"It is he who reduces rulers to nothing, who makes the judges of the earth meaningless. Scarcely have they been planted, scarcely have they been sown, scarcely has their stock taken rot in the earth, but he merely blows on them, and they wither and the storm carries them away like stubble."
Ancient words, modern sentiments. When the Hebrew Isaiah wrote these words in the eighth century B.C.E., his nation, Israel, was gripped with turmoil. Foreign armies stood poised to invade, cultural and religious apathy were tearing its social fabric apart, and many citizens had lost all hope, all hope that God would ever care for them again.

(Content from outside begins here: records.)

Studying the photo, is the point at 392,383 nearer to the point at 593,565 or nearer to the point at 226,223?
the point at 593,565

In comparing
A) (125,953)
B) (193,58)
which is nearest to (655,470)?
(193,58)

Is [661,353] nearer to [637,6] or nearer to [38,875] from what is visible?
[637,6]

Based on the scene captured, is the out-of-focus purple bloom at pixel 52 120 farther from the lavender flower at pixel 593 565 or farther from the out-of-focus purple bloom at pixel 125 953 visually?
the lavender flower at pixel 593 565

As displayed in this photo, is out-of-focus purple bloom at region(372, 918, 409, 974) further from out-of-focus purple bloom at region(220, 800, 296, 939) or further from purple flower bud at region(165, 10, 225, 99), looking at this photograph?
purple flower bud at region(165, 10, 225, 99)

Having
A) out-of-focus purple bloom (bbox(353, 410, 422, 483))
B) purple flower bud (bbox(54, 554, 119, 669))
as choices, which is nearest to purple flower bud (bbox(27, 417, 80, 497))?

Is this not very much like many nations today? As I look at the impeachment proceedings being conducted in the U.S. Senate, I think often of Isaiah's words. Here we are, little human beings, caught in a unique historical moment, wrestling mightily with its portents, bickering over its meaning, both sides certain of the validity of their positions, no one to judge. Not that the hearings or those who involved in them are meaningless, just that, broadly speaking, without a bigger picture, they have no ultimate point. Absent this, these hearings are merely another permutation, another machination in the lengthy journey of humanity into the mists of history. Though they are vastly important in this moment, if one day the universe will cease to be without a trace, how will we ever grasp them? And ourselves?